___ RECORDS TO USE
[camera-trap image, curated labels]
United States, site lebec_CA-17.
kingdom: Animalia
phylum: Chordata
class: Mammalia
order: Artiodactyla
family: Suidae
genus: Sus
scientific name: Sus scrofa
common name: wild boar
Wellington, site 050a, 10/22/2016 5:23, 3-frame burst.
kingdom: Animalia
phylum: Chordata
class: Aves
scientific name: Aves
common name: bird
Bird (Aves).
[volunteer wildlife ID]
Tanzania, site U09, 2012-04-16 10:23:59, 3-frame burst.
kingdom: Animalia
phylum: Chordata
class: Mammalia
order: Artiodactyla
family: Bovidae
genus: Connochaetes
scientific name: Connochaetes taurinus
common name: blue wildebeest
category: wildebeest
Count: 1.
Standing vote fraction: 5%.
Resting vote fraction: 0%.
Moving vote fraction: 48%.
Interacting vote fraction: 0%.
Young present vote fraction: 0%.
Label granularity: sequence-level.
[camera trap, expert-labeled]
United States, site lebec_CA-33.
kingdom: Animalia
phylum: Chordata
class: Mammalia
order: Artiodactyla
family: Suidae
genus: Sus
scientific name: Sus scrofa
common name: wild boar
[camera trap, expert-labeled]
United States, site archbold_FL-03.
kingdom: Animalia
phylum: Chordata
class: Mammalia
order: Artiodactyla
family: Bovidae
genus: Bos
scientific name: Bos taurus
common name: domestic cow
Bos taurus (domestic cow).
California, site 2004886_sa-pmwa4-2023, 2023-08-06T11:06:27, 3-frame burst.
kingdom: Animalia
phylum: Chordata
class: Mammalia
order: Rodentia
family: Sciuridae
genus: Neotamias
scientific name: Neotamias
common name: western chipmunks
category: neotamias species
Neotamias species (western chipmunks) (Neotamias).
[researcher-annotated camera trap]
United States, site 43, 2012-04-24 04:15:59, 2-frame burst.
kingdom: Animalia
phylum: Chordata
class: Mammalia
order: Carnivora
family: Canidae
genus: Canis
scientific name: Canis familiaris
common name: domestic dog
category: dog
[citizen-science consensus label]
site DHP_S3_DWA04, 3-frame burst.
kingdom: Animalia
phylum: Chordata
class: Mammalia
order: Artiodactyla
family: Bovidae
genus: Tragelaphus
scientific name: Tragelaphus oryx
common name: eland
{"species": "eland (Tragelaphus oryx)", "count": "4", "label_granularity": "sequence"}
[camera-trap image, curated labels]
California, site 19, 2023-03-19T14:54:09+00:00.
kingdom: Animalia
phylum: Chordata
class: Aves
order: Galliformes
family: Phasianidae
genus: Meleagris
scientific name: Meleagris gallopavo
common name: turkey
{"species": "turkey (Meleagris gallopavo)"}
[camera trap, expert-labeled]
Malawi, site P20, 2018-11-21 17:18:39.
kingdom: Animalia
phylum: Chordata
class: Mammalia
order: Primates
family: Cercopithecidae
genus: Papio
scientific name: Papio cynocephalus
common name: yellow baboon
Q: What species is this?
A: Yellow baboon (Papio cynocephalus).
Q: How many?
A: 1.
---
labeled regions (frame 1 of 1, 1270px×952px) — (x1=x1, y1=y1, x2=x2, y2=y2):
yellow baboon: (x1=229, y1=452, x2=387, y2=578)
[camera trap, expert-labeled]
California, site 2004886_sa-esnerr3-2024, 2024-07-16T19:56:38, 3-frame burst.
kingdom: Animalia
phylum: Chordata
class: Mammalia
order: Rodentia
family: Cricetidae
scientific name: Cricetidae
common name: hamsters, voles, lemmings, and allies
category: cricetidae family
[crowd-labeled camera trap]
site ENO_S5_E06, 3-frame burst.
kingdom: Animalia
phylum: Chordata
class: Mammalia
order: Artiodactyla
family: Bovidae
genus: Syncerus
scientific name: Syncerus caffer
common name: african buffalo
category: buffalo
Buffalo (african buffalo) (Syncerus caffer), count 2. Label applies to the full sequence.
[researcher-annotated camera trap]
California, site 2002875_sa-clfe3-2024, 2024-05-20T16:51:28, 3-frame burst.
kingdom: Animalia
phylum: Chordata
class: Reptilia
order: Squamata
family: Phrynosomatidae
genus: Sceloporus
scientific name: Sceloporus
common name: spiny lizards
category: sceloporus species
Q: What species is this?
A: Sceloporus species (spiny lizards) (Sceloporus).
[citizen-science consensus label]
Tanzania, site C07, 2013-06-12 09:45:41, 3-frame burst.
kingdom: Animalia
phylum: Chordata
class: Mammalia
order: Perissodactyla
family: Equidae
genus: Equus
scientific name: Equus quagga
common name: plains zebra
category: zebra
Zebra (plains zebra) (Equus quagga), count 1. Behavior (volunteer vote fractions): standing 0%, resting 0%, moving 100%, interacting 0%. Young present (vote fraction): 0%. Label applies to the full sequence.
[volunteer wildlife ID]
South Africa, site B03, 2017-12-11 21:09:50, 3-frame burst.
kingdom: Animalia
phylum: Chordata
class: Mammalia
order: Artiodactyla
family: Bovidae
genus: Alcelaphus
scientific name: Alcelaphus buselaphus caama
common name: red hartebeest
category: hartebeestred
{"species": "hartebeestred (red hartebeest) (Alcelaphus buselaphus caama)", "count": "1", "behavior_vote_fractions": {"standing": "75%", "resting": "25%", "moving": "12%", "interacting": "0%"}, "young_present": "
______
■ WHAT THE EXERCISE ASKS ■
Wherever a line contains the string "eland", copy that line from the data.

■ PROBLEM SOLUTION ■
common name: eland
{"species": "eland (Tragelaphus oryx)", "count": "4", "label_granularity": "sequence"}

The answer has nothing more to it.